**What the task asks:** A verbatim repeat of the lines below is required, with the pictures removed.

**Information shown:**

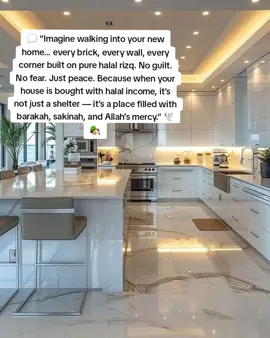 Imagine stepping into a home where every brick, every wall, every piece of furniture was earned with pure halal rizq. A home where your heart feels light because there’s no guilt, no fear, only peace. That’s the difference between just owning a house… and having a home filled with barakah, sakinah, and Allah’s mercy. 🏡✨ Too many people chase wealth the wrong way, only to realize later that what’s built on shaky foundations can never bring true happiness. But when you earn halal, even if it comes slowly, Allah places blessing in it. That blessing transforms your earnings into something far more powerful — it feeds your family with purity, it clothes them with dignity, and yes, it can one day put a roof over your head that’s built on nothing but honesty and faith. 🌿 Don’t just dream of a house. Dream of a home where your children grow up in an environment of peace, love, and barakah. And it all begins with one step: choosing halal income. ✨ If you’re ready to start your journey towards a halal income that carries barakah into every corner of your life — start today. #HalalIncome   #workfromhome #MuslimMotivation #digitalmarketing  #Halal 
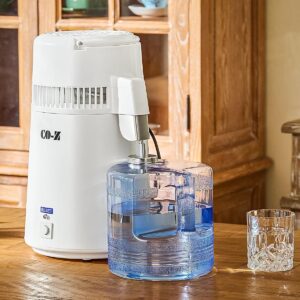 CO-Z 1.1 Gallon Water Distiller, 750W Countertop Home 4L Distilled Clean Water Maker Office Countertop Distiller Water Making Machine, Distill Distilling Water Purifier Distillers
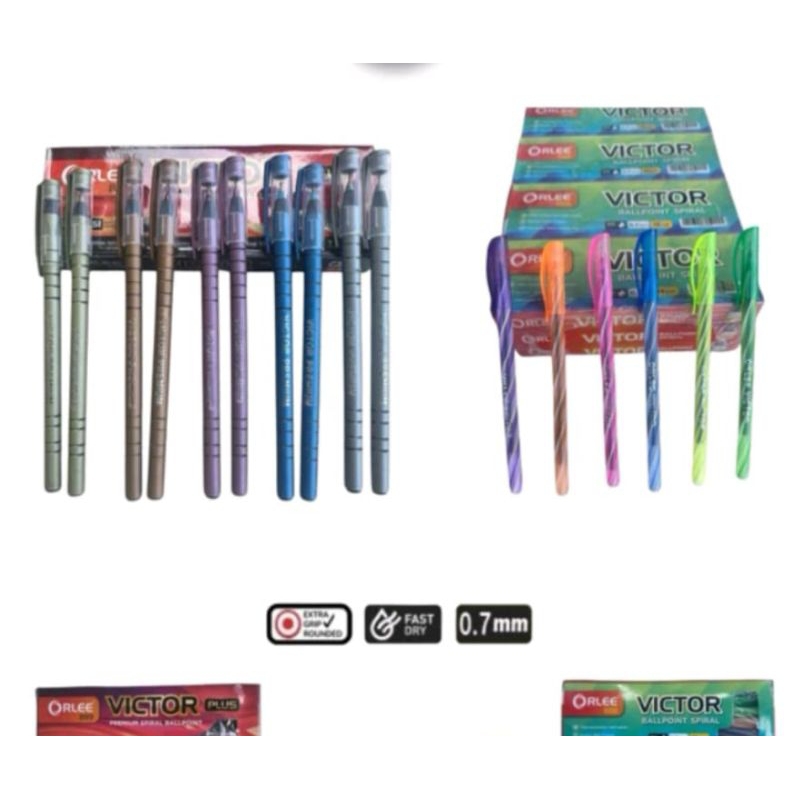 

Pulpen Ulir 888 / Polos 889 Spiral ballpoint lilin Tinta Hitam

**Output for this task:**
 Imagine stepping into a home where every brick, every wall, every piece of furniture was earned with pure halal rizq. A home where your heart feels light because there’s no guilt, no fear, only peace. That’s the difference between just owning a house… and having a home filled with barakah, sakinah, and Allah’s mercy. 🏡✨ Too many people chase wealth the wrong way, only to realize later that what’s built on shaky foundations can never bring true happiness. But when you earn halal, even if it comes slowly, Allah places blessing in it. That blessing transforms your earnings into something far more powerful — it feeds your family with purity, it clothes them with dignity, and yes, it can one day put a roof over your head that’s built on nothing but honesty and faith. 🌿 Don’t just dream of a house. Dream of a home where your children grow up in an environment of peace, love, and barakah. And it all begins with one step: choosing halal income. ✨ If you’re ready to start your journey towards a halal income that carries barakah into every corner of your life — start today. #HalalIncome   #workfromhome #MuslimMotivation #digitalmarketing  #Halal 
 CO-Z 1.1 Gallon Water Distiller, 750W Countertop Home 4L Distilled Clean Water Maker Office Countertop Distiller Water Making Machine, Distill Distilling Water Purifier Distillers

Pulpen Ulir 888 / Polos 889 Spiral ballpoint lilin Tinta Hitam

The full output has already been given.